Montag, 30. Dezember 2013

Nackte Brüste in gotischen Bögen

Ein Sinn für Weihnachten offenbart sich bei der vom Empörungskonsens begleiteten Femen-Aktion im Kölner Dom.

von Norbert Bauer

screenshot Norbert Bauer

Am 1. Weihnachtstag springt die Femen-Aktivistin Josephine Witt um 10.05 Uhr auf den Altar des Kölner Doms. Dom-Radio überträgt wie immer den Gottesdienst als live-stream. Der Mann (oder Frau?) hinter der Kamera reißt die Kamera nach oben und filmt statt nackter Brüste gotische Bögen. Der EXPRESS berichtet wenige Minuten später online mit Fotostrecke und Namen über die nackte Frau am Altar. Im Internet verbreitet sich die Aktion schnell und Menschen ohne Internetanschluss werden spätestens durch die heute-Nachrichten um 19.00 Uhr informiert.

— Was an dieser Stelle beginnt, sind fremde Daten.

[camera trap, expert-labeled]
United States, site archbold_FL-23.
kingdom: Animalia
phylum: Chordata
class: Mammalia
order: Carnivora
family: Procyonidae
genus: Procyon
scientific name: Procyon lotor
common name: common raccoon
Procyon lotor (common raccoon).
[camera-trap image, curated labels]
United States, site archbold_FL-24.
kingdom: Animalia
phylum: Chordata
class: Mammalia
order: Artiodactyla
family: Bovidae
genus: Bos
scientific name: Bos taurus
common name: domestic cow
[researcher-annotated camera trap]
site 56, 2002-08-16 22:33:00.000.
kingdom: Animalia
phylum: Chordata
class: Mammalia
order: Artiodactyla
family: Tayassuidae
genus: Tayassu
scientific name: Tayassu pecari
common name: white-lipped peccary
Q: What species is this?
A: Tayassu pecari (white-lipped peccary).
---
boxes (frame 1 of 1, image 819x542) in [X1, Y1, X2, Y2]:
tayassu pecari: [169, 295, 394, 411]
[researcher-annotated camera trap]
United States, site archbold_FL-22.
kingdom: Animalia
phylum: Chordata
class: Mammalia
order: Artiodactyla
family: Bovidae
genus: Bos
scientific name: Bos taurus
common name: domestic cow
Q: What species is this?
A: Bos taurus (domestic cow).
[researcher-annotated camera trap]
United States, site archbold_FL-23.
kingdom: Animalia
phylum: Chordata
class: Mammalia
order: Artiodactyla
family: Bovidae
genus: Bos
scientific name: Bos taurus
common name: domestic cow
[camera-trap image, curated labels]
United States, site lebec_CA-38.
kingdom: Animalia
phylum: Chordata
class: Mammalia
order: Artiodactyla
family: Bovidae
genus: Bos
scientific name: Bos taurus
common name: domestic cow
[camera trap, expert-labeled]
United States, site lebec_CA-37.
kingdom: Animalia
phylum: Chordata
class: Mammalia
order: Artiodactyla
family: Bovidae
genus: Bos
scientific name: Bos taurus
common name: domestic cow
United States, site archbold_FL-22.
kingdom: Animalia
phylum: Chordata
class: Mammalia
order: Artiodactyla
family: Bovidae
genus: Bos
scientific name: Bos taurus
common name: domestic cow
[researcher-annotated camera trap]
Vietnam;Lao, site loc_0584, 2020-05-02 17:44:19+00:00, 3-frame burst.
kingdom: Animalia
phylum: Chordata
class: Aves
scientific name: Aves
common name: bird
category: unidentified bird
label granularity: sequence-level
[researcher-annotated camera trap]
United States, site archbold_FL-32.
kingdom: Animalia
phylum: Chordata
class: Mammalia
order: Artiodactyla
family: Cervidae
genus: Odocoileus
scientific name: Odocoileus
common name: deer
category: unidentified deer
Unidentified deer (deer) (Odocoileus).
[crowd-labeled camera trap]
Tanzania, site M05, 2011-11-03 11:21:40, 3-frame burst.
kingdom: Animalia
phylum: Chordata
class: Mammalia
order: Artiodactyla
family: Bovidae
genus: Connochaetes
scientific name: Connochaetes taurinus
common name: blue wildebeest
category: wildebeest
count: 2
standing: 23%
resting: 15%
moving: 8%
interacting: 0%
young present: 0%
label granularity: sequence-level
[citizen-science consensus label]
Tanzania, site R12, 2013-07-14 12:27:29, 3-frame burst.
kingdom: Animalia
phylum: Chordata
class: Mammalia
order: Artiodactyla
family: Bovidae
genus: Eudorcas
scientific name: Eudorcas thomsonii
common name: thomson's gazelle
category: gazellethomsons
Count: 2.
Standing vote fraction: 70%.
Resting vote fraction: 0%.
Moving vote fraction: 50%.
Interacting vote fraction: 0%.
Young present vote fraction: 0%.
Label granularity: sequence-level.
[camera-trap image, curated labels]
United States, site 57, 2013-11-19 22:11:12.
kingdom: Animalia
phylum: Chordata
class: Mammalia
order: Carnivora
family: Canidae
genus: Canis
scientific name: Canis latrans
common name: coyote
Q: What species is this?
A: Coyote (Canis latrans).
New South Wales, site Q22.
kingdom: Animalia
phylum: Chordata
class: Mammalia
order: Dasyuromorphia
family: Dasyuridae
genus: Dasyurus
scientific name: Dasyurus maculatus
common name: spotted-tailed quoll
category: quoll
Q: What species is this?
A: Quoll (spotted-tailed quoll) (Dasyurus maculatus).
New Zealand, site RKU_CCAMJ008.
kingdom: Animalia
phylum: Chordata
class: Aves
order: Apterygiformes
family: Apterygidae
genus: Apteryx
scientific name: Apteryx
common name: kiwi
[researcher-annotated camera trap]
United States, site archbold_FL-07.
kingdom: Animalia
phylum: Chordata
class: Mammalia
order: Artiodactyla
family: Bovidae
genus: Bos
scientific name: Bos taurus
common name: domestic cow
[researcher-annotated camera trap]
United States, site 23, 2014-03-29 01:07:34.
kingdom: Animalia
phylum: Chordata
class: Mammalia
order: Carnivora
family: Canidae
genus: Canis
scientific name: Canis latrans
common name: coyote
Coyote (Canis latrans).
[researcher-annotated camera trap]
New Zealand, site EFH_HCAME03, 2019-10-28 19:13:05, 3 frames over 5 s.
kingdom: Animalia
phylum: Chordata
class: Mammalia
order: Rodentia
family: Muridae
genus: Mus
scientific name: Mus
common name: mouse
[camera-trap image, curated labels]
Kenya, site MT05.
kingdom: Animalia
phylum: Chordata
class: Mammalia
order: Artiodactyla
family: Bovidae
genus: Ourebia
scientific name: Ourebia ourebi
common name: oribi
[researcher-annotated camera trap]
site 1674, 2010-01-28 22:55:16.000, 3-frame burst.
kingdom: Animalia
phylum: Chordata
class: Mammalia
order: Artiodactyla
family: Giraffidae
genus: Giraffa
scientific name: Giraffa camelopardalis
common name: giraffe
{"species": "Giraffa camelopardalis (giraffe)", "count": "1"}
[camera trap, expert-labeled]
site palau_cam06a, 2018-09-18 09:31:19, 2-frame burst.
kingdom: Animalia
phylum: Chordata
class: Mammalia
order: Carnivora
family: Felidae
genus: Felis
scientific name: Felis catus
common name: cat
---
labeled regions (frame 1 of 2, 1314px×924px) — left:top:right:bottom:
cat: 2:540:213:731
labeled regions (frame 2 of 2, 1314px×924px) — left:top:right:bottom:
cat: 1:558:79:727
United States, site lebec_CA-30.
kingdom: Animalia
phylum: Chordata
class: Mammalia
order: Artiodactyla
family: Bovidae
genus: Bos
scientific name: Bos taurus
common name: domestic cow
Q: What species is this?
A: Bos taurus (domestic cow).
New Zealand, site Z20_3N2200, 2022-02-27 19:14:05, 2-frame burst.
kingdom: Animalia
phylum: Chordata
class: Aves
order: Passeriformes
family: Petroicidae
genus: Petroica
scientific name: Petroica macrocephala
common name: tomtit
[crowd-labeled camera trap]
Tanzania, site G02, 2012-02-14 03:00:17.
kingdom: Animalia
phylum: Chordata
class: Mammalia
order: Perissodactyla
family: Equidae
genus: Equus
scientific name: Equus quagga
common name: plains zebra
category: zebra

Der Kölner Stadtanzeiger schreibt einen Tag später: „Nicht mal ignorieren.“ Hält aber diese Empfehlung selbst nicht ein, sondern berichtet seitdem mehrfach über diese Aktion. Sogar der Theaterkritiker rezensiert diese Inszenierung und hebt das Gebet des Kardinals als die gelungenere Provokation hervor. Nicht nur die lokale Presse räumt Platz für Berichterstattung ein: die taz widmet eine ganze Spalte auf der Seite 2 und Heribert Prantl, Ressortleiter für Innenpolitik, schreibt sogar einen Kommentar in der SZ („Zieh dir etwas an“). Weihbischof Schwaderlapp will eigentlich der Sache keine große Aufmerksamkeit schenken und spricht von einer „indiskutablen Aktion“. Auch umsonst: Seit dem ersten Weihnachtstag habe ich über nichts so sehr diskutiert wie über diese angeblich nicht diskutable Aktion. Kein Familienbesuch, kein Weihnachtsanruf, kein Freundestreffen kam ohne Kommentierung und Diskussion aus. Mein Standpunkt: eine erfolgreiche Aktion. Die fünf Minuten im Kölner Dom brachten Josephine Witt mit ihrer oszillierenden Botschaft zwischen „alle Menschen sind gleich“ und „ich bin Gott“ nicht nur ein SPIEGEL-Interview ein, sondern auch noch ein Gesprächsangebot des Hamburger Erzbischofs. Auch die Verantwortlichen um den Kölner Dom können zufrieden sein. Die zurückhaltende Kommentierung von Kardinal Meisner und dem Domkapitel, die sich offensichtlich dank anonymer Hinweise auf die Aktion einstellen konnten, brachte mehr gute Presse als jede wohlfeile Weihnachtspredigt. Eine Win-Win Situation für alle Beteiligten, würde jeder PR-Stratege rückblickend sagen.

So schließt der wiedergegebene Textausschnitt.